* [CONSIGNE A] D'après l'extrait sur « Eureka », quelle est la nationalité du cinéaste Lisandro Alonso ?

* [EXTRAIT]
Lisandro Alonso – « Eureka »

Lisandro Alonso aurait-il trouvé, en prononçant Eureka —« J’ai trouvé », le monde imaginaire, rêvé dix ans auparavant dans Jauja — « Pays de Cocagne » ? Dans sa simple représentation sémantique, le verbe « Eureka » pose à la fois le rêve —inconscient ou éveillé— en tant qu’insaisissable entité, par son emploi intransitif ; et comme état ontologique interrogeant la réalité, le voyage dans le temps, les symboles et la mémoire, par son aspect perfectif. Eureka s’annonce alors, jusque dans la linguistique de son titre, comme une quête sans objet, une énigme sans question, et un voyage sans durée. Si complexe soit ce dernier opus du cinéaste argentin dans sa démarche narrative et philosophique, il se déploie pourtant davantage comme un envoûtement onirique et sensoriel, où l’émotion surgit justement par la dissémination de signes hermétiques au sein d’images hypnotiques, dans une lenteur qui, peu à peu, installe l’expérience du rêve.

(Données de questions de raisonnement spatial)
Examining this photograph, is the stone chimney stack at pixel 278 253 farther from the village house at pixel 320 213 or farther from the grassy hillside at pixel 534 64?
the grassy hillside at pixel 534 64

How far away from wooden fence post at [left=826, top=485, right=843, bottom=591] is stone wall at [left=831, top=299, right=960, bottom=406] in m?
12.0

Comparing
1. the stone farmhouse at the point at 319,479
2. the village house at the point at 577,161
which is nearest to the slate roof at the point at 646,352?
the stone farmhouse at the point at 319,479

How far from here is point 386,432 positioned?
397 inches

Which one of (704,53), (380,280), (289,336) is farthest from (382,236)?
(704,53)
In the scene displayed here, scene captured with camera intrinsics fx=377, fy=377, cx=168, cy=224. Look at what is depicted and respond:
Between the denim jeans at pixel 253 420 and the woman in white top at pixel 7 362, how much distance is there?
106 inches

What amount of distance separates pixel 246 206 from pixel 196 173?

* [CONSIGNE B] Relevez dans les enregistrements chaque ligne où figure le mot « grassy ».

* [RÉPONSE ATTENDUE A] Il est argentin.

* [RÉPONSE ATTENDUE B]
Examining this photograph, is the stone chimney stack at pixel 278 253 farther from the village house at pixel 320 213 or farther from the grassy hillside at pixel 534 64?
the grassy hillside at pixel 534 64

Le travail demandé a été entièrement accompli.